Assigned task → Restate the listing below line for line and word for word, without the pictures.

Recorded information →
------------------------------

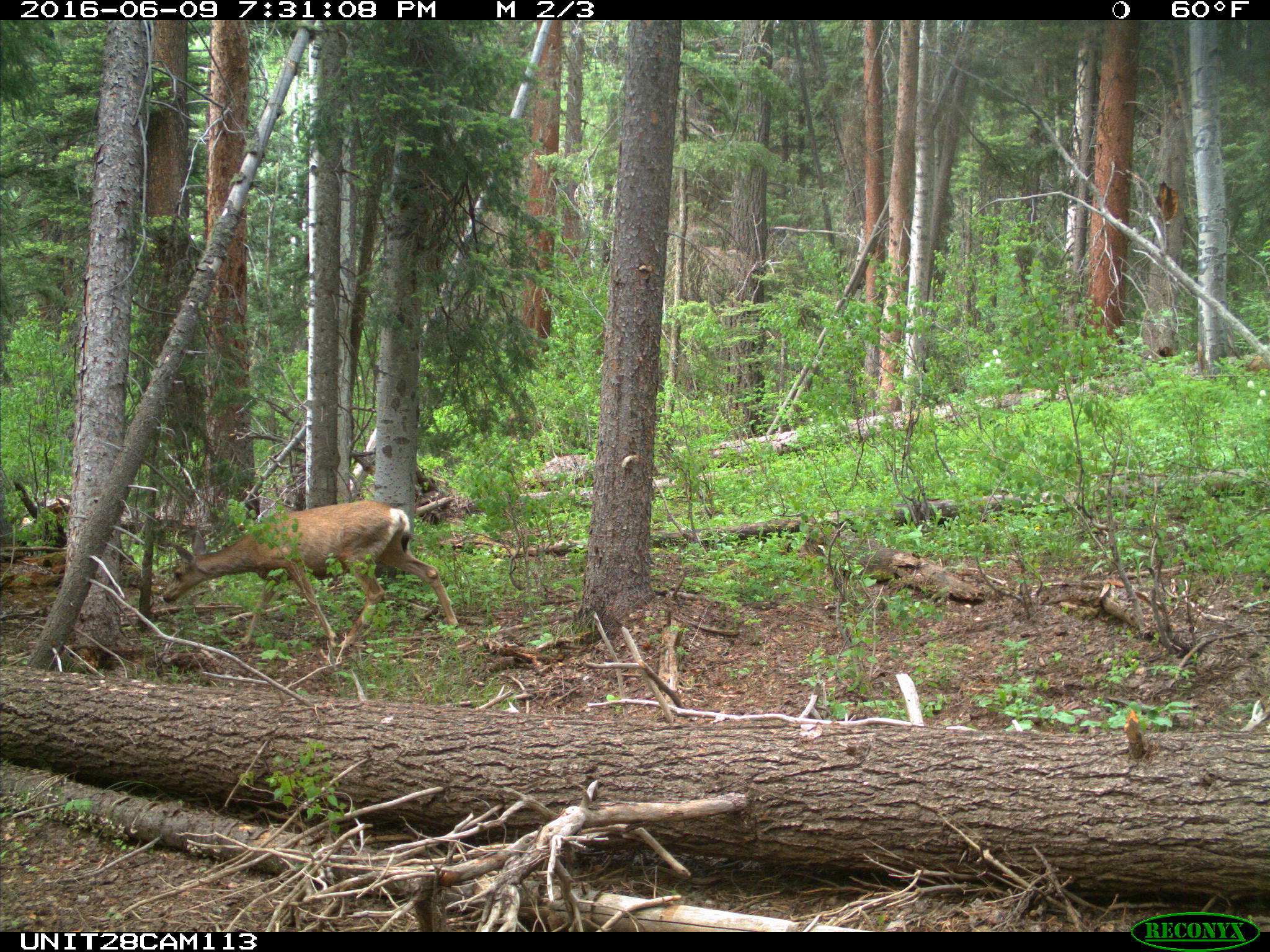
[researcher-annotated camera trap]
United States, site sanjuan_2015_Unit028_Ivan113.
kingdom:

------------------------------

Solution to the problem →
[researcher-annotated camera trap]
United States, site sanjuan_2015_Unit028_Ivan113.
kingdom:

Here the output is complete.